▶ Supplied entries:
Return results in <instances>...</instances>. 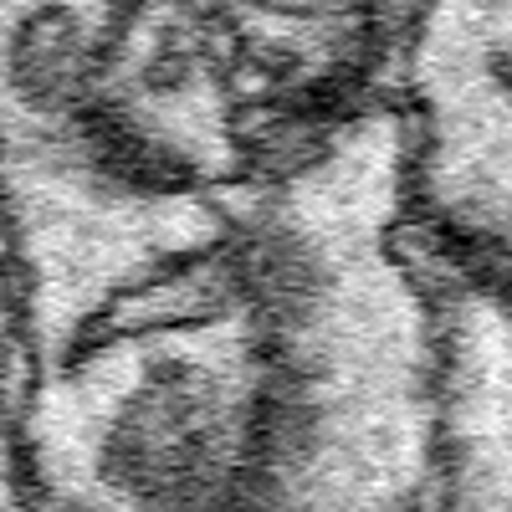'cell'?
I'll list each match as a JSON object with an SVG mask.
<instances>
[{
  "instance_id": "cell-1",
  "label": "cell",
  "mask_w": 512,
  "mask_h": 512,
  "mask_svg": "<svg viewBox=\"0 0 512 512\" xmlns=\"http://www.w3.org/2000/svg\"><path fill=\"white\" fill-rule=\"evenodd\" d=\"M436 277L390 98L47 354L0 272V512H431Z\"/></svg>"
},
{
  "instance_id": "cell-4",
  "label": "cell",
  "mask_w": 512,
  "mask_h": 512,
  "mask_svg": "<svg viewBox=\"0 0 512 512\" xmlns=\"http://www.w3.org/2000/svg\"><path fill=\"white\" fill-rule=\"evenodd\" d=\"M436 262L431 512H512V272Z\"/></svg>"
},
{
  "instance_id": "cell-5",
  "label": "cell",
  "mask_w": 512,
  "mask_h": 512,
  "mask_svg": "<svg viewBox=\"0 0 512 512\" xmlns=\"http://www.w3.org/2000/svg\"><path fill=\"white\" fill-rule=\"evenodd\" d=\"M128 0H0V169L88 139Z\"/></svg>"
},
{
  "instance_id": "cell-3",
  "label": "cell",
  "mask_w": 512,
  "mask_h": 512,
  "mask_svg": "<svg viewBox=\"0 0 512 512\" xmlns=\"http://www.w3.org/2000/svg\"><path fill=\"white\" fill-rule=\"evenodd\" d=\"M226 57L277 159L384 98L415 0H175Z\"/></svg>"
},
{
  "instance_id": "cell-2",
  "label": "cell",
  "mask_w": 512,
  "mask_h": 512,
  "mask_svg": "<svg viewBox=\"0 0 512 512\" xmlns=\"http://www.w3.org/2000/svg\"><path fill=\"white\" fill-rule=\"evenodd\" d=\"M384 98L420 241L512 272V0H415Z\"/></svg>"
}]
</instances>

...

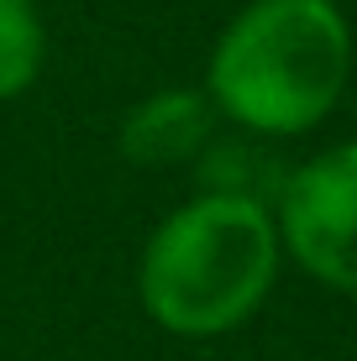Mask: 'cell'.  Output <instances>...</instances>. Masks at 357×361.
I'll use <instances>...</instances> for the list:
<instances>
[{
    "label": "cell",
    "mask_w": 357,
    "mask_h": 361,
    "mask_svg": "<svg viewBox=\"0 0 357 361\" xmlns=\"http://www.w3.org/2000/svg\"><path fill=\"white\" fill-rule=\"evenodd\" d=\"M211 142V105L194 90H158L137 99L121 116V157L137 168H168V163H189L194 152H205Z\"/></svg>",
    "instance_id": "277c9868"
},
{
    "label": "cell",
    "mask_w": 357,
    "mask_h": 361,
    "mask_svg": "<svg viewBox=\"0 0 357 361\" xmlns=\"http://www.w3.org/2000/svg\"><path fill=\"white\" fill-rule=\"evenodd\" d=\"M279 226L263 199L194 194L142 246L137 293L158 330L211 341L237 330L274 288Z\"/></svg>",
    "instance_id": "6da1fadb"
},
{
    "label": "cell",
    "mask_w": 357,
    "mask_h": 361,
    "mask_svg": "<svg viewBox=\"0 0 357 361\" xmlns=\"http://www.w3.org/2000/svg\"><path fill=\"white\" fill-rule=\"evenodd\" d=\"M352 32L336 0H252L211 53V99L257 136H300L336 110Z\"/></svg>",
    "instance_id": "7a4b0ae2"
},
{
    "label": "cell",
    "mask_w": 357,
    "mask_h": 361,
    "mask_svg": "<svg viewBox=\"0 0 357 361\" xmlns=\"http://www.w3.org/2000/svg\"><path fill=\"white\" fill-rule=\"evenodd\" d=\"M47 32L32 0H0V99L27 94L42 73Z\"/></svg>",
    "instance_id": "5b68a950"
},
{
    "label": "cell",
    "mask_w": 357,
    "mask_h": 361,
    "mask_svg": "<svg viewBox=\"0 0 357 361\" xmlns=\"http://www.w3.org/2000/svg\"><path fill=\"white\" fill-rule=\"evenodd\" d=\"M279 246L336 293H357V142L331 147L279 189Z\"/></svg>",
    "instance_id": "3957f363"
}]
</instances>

▶ Exercise prompt:
Give only the number of lines above that contain the string "list". Case counts.

▶ Worked answer:
2